Two-piece expansion clips consist of two interlocking components that allow for thermal expansion and contraction of the metal panels. The base of the clip is fastened to the roof deck, while the top/tab attaches to the metal panel. This design permits the panel to move along the clip’s length, accommodating the natural expansion and contraction of metal due to temperature changes without warping or damaging the panel.

This ability to move can help prevent oil canning, or the visible waviness in the flat areas of metal roofing and wall panels. By allowing for thermal movement, two-piece expansion clips help maintain the roof’s aesthetic appearance and structural integrity over time, as the seams expand in hot temperatures and contract in cold temperatures. These clips are especially crucial for long panel runs where significant expansion and contraction can occur.

Two-piece expansion clip
Two-piece expansion clip

Fixed Clips

In contrast, fixed clips rigidly secure the metal panels to the roof deck and do not move with the panel t. These clips are cheaper than their two-piece counterparts but come with limitations. Fixed clips are suitable for shorter panel lengths, generally not exceeding 20′ for mechanically seamed panels, to minimize the risk of oil canning and panel distortion due to thermal expansion. Fixed clips are standard for snaplock panel systems as snaplock systems are designed to accommodate thermal movement independent from the clip.

» **Dataset content**
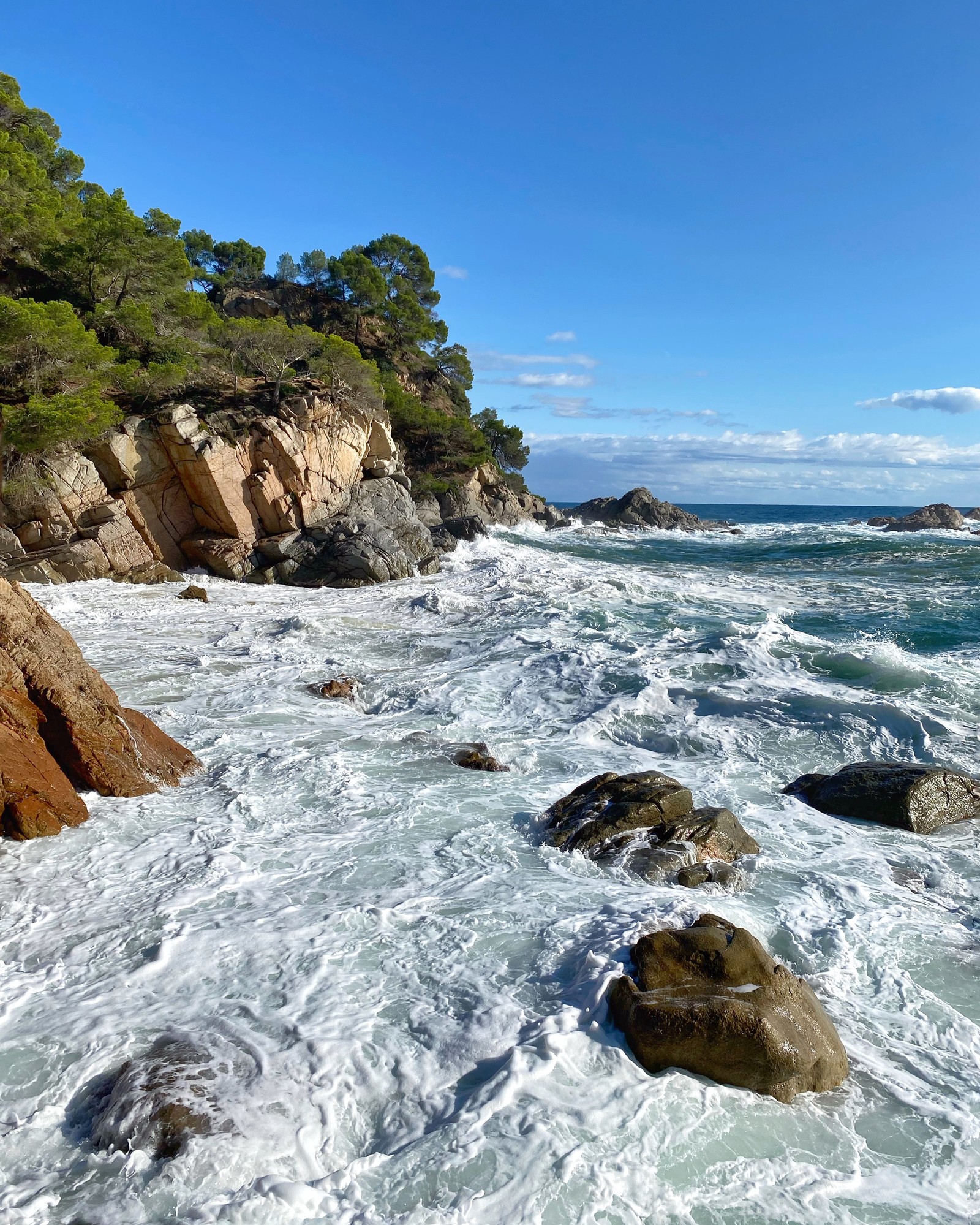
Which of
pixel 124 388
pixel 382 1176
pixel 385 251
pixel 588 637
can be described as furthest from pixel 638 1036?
pixel 385 251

» **Instruction 1**
In the passage on metal roofing clips, repeat the text starting at "Two-piece expansion clips consist" and ending at "contraction can occur.".
» **Instruction 2**
Translate this sentence from the passage on metal roofing clips into Spanish: "The base of the clip is fastened to the roof deck, while the top/tab attaches to the metal panel."

» **Written reply 1**
Two-piece expansion clips consist of two interlocking components that allow for thermal expansion and contraction of the metal panels. The base of the clip is fastened to the roof deck, while the top/tab attaches to the metal panel. This design permits the panel to move along the clip’s length, accommodating the natural expansion and contraction of metal due to temperature changes without warping or damaging the panel.

This ability to move can help prevent oil canning, or the visible waviness in the flat areas of metal roofing and wall panels. By allowing for thermal movement, two-piece expansion clips help maintain the roof’s aesthetic appearance and structural integrity over time, as the seams expand in hot temperatures and contract in cold temperatures. These clips are especially crucial for long panel runs where significant expansion and contraction can occur.

» **Written reply 2**
La base del clip se fija a la cubierta del techo, mientras que la parte superior/lengüeta se sujeta al panel metálico.